Moonlighting and exclusivity clauses. Designers and creative directors in India commonly freelance on the side. Whether you permit this or not, your employment contracts should be explicit. If you restrict outside work, ensure the clause is proportionate — blanket bans on all outside activity have been challenged in disputes.
Statutory registrations you cannot skip
EPF. Mandatory once you cross 20 employees. Many agencies delay registration hoping to stay below the threshold, which is a false saving — past contributions become due with interest and penalty.
ESI. Applies to employees whose wages fall below the notified threshold. Creative agencies in cities often find that most of their staff earn above it, but check this for junior roles, office support staff and part-time hires.
Professional Tax. Levied by state governments at varying rates.

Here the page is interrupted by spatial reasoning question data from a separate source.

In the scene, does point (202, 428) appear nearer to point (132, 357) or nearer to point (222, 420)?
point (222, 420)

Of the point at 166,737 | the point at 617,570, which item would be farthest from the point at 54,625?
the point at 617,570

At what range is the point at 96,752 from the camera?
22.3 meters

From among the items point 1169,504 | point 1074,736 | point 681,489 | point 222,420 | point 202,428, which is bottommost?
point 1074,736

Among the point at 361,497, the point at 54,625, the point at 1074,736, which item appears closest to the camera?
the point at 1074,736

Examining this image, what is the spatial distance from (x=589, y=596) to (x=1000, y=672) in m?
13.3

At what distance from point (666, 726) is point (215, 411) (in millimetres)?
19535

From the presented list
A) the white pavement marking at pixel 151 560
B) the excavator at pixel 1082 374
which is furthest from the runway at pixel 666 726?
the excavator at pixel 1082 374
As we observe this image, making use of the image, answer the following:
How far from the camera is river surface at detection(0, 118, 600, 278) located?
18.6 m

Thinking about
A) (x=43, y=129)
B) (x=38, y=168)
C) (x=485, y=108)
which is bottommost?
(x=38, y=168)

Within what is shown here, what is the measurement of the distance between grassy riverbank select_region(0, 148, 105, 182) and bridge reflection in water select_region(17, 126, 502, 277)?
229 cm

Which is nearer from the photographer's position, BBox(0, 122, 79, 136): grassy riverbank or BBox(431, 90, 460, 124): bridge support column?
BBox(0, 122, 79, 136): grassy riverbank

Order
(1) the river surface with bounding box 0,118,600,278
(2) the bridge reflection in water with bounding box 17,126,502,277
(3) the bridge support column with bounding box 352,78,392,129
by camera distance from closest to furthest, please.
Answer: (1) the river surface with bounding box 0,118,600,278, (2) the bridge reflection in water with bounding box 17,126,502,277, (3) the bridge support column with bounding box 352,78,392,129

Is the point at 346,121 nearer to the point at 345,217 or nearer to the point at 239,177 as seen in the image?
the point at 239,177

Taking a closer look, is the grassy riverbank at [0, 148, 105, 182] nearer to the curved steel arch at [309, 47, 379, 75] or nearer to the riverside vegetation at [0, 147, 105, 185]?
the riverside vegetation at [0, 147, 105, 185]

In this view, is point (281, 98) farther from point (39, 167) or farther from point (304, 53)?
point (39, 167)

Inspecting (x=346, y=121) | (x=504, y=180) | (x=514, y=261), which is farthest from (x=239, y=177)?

Maharashtra, Karnataka and West Bengal all have professional tax — if your agency operates across states, register and remit in each state separately.
Shops and Establishments registration. Required in most states for any office-based business. This also governs working hours, leave entitlements and termination procedures for your state.
Keeping HR records that hold up
Creative agencies are often informal by culture, which creates problems when disputes arise. An employee who claims they were verbally promised a bonus, or that their termination was sudden, is harder to manage without documentation.
Maintain written offer letters, signed appointment letters, leave records, appraisal records and any amendments to compensation. For remote or hybrid employees — common in agencies post-2020 — specify the work location in the contract, because this affects which state's Shops and Establishments Act applies and which professional tax jurisdiction governs you.